Report, as a single number, how many lines of the records contain the word "Loxodonta".

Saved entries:
<<<<

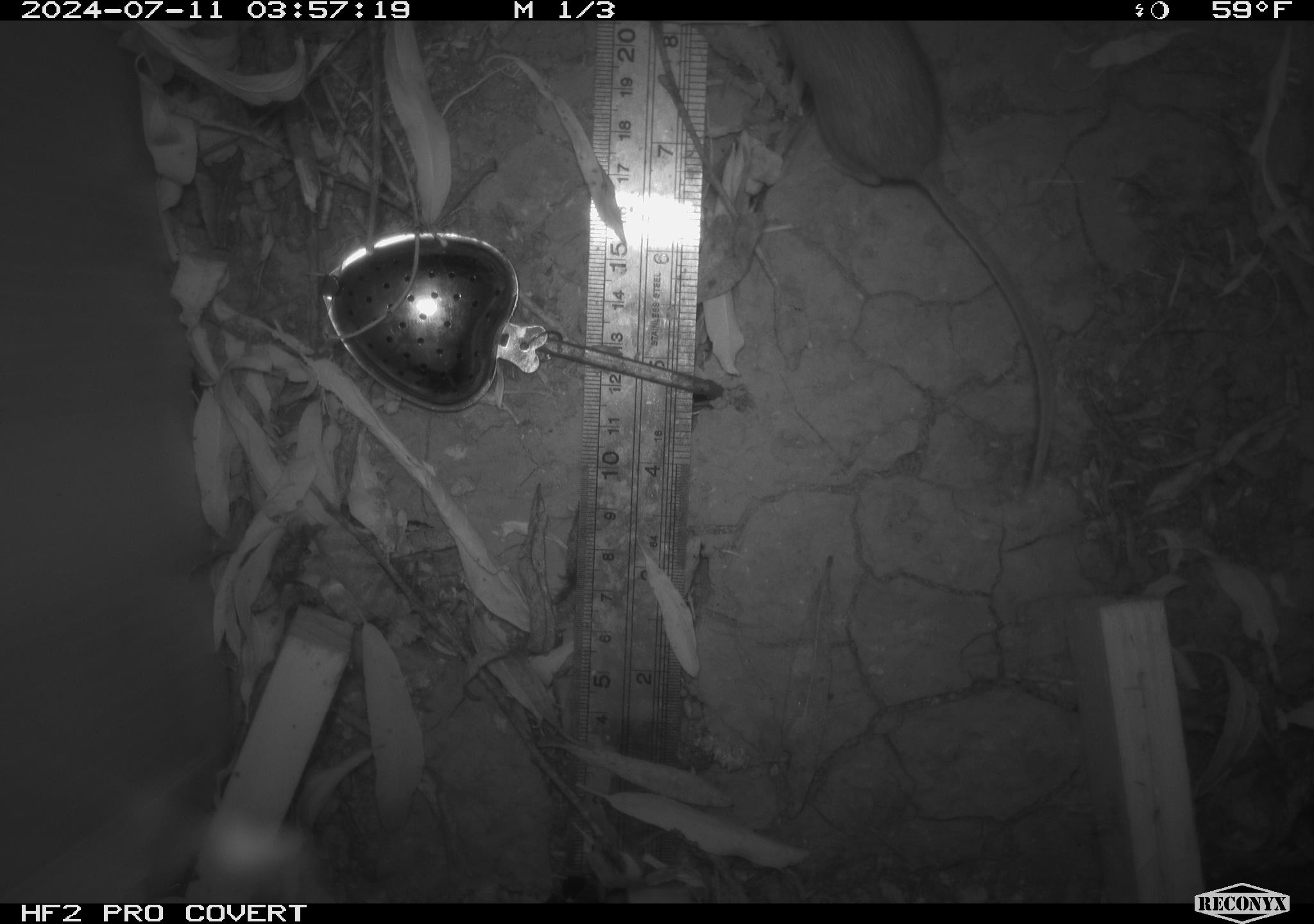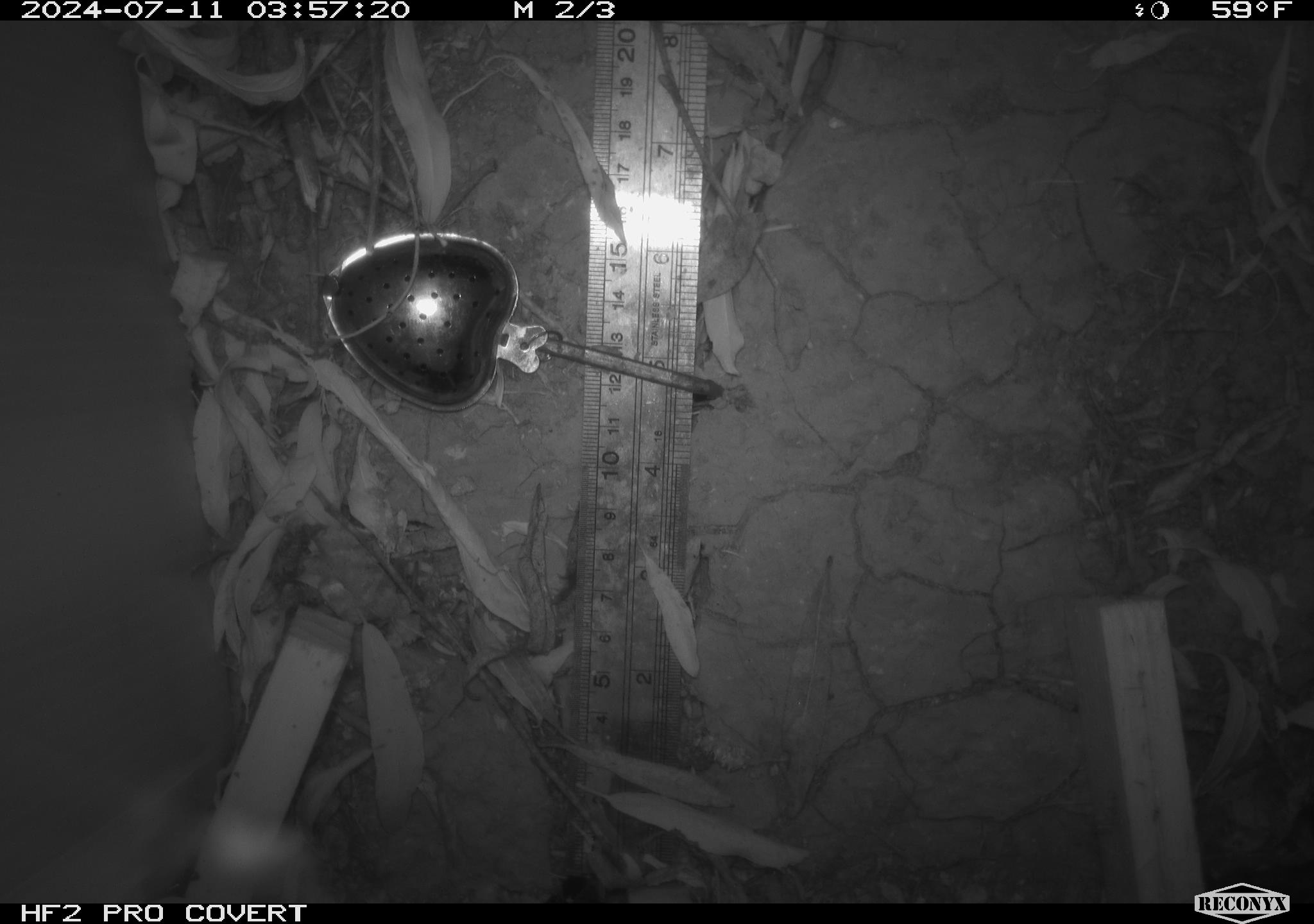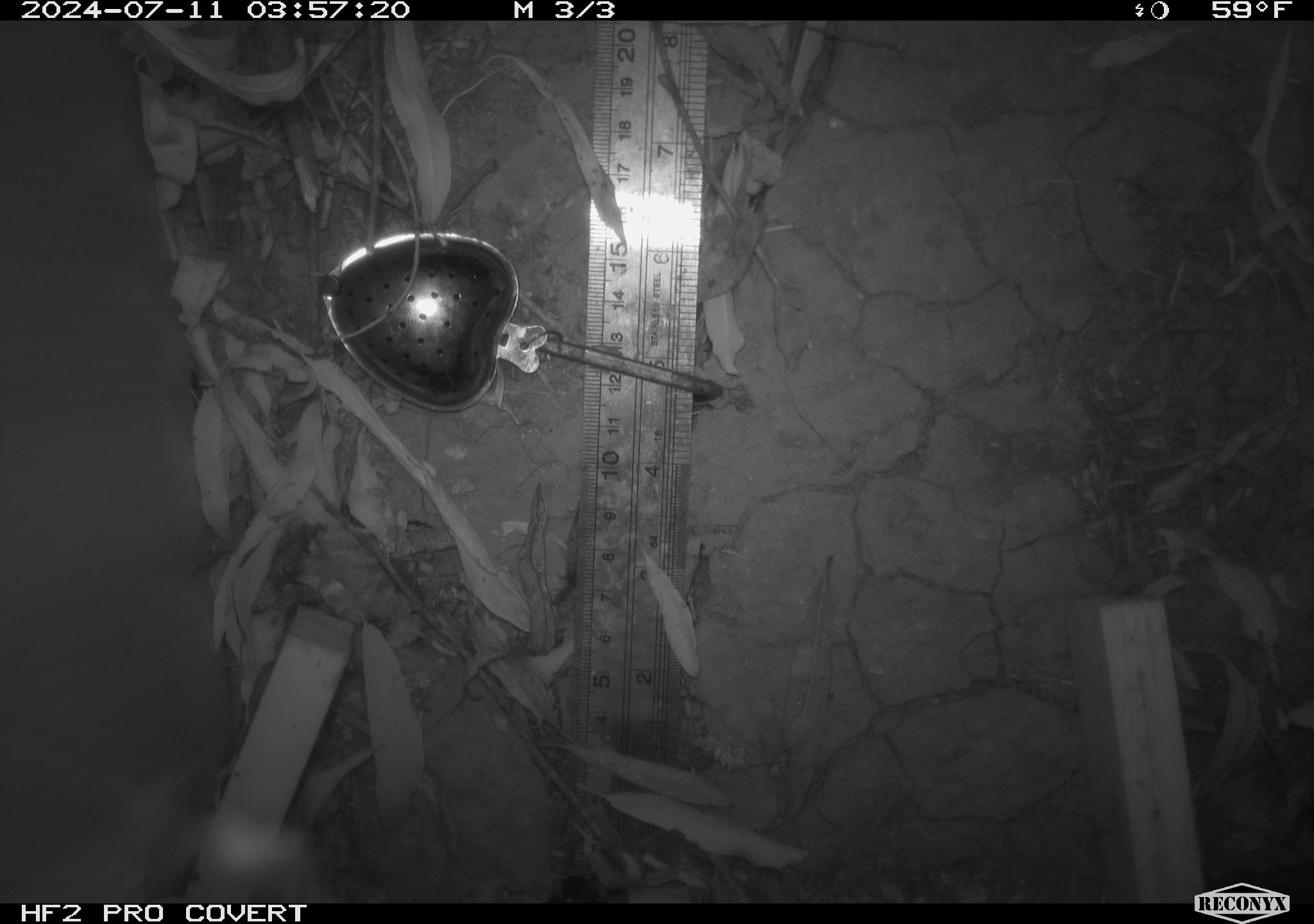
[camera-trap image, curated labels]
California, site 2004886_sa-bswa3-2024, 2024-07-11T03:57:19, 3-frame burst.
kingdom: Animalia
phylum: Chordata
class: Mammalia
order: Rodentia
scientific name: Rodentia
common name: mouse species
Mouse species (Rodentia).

>>>>
<<<<

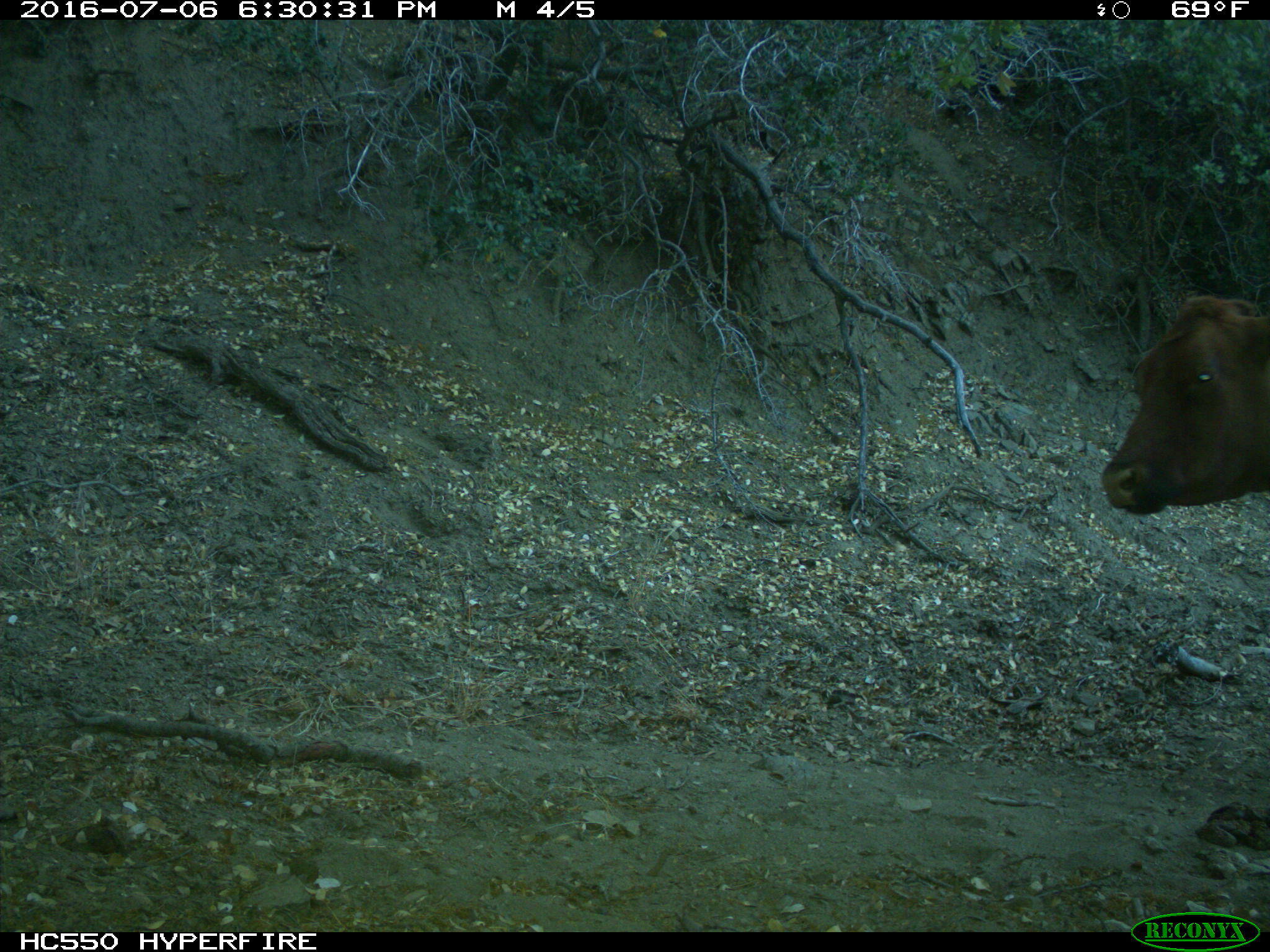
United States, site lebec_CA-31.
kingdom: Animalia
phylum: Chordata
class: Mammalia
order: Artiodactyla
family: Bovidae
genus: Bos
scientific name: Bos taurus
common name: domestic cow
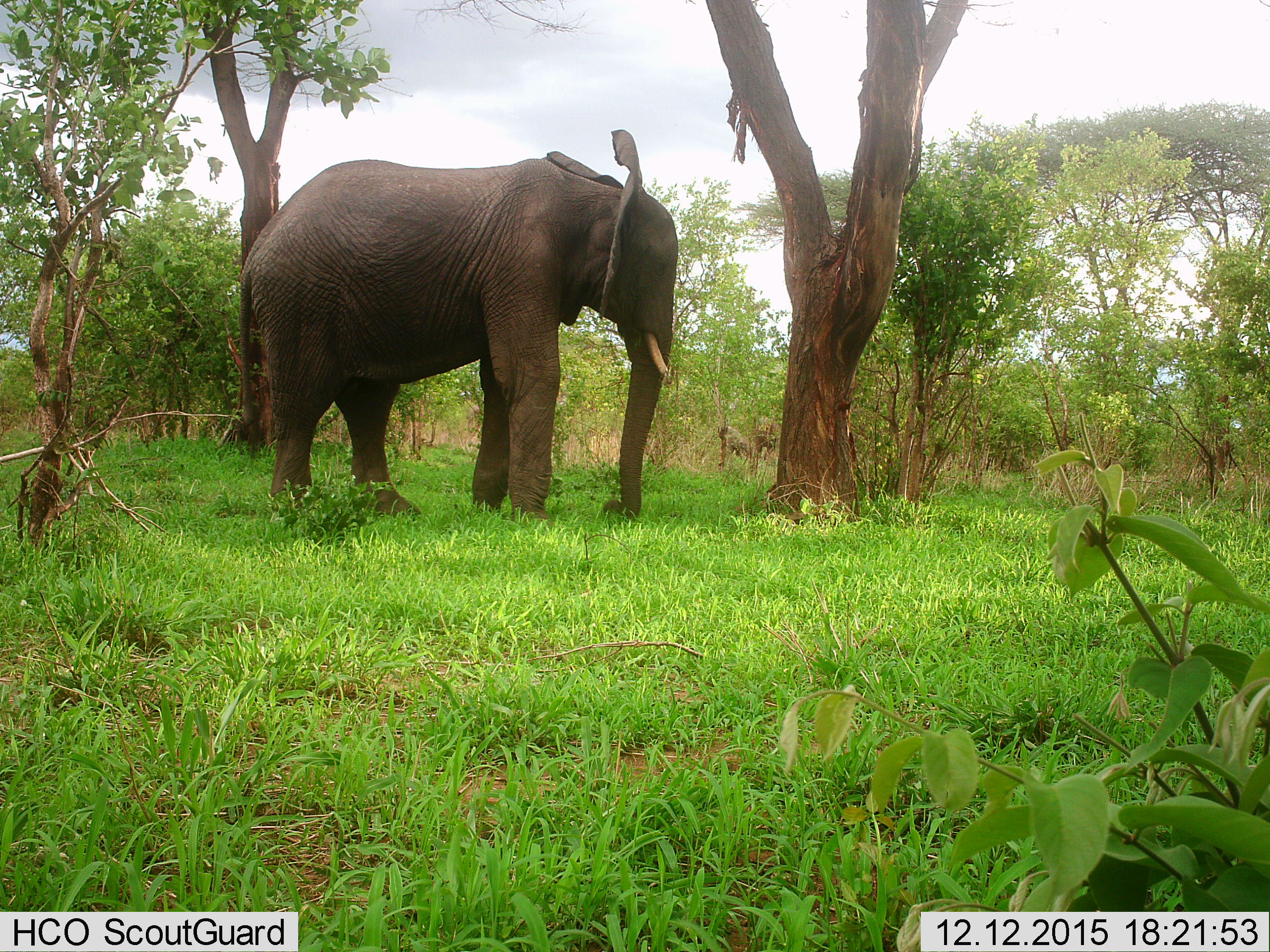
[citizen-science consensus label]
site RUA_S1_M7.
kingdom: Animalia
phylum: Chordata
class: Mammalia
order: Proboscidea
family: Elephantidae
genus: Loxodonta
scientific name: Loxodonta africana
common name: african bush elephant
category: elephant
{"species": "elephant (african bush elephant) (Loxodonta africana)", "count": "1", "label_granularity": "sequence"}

>>>>

■ **RESPONSE TO THIS TASK**: 3